Referring to fig. 8 to 10, an embodiment of the present invention further provides a compressor, including the flange structure 100, the compressor further includes a crankshaft 202, a roller 203, a cylinder 204, a flange 205, and a sealing silencer 201, wherein the sealing silencer 201 is hermetically mounted on the flange 205, the flange 205 and the cylinder 204 are also provided with through-flow holes 14, the through-flow holes 14 on the flange 205 and the cylinder 204 and the through-flow holes 14 on the flange structure 100 are correspondingly arranged in a direction perpendicular to the flange structure 100, the sealing silencer 201 can ensure that exhaust gas can be discharged from the through-flow holes 14 to the lower end oil pool 201, and the connecting channel 15 on the flange structure 100 connects the through-flow holes 14 of the flange structure 100 with the sink 16 of the flange structure 100 and the oil groove 13 of the flange structure 100 to form a passage. The through-flow hole 14 is connected with the exhaust high-pressure end of the flange 205, and is a high-pressure end; the oil groove 13, the sink groove 16, and the connection passage 15 of the flange structure 100 are connected to the low-pressure oil sump 201, which is a low-pressure side.
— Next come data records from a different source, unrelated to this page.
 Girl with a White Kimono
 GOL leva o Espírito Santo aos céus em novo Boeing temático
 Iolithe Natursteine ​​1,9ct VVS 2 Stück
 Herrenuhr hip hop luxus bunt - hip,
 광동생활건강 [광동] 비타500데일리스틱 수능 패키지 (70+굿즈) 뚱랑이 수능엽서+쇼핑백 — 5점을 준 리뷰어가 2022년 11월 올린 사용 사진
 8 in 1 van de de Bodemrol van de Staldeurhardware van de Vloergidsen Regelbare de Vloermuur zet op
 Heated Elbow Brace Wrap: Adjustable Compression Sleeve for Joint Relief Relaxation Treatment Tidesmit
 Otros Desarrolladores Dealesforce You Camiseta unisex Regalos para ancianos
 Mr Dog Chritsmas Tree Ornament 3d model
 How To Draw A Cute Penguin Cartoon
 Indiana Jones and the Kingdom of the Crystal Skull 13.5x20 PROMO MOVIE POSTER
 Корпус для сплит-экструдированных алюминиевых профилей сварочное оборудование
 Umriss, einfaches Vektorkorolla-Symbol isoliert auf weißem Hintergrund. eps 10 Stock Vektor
According to the compressor provided by the embodiment of the invention, when the compressor runs, the motor is electrified to drive the crankshaft 202 to rotate, and the compressor continuously sucks low-pressure low-temperature refrigerant gas from the suction port, compresses the low-pressure low-temperature refrigerant gas into high-temperature high-pressure gas and then discharges the high-temperature high-pressure gas from the exhaust port of the flange piece 205. The discharged high-temperature and high-pressure gas is guided into the through-flow hole 14 under the sealing action of the sealing silencer 201, and the through-flow hole 14 is on the high-pressure side; the connecting channel 15 of the flange structure 100 is connected with the low-pressure oil pool 201, and the inside of the connecting channel 15 is a low-pressure side; at this time, due to the pressure difference, the oil in the oil sump 201 is injected into the sink 16 through the oil groove 13, and at this time, the lower thrust surface of the crankshaft 202 can be well lubricated by the refrigerant oil, and then the refrigerant oil is continuously injected into the connecting passage 15 under the action of the pressure difference, and finally returns to the oil sump 201 again through the through hole 14 of the flange structure 100. The refrigeration oil is continuously injected to the lower thrust surface to lubricate the lower thrust surface and then returns to the oil pool 201 through the connecting channel 15 to form circulation, so that the lower thrust surface of the crankshaft 202 is lubricated, the friction resistance is reduced, the power consumption is reduced, the performance coefficient is improved, and meanwhile, the noise of the compressor can be effectively reduced as the high-temperature and high-pressure refrigerant gas is discharged into the oil pool 201 through the through hole 14.

While the invention has been described with reference to an alternative embodiment, various modifications may be made and equivalents may be substituted for elements thereof without departing from the scope of the invention. In particular, the technical features mentioned in the embodiments can be combined in any way as long as there is no structural conflict. It is intended that the invention not be limited to the particular embodiments disclosed, but that the invention will include all embodiments falling within the scope of the appended claims.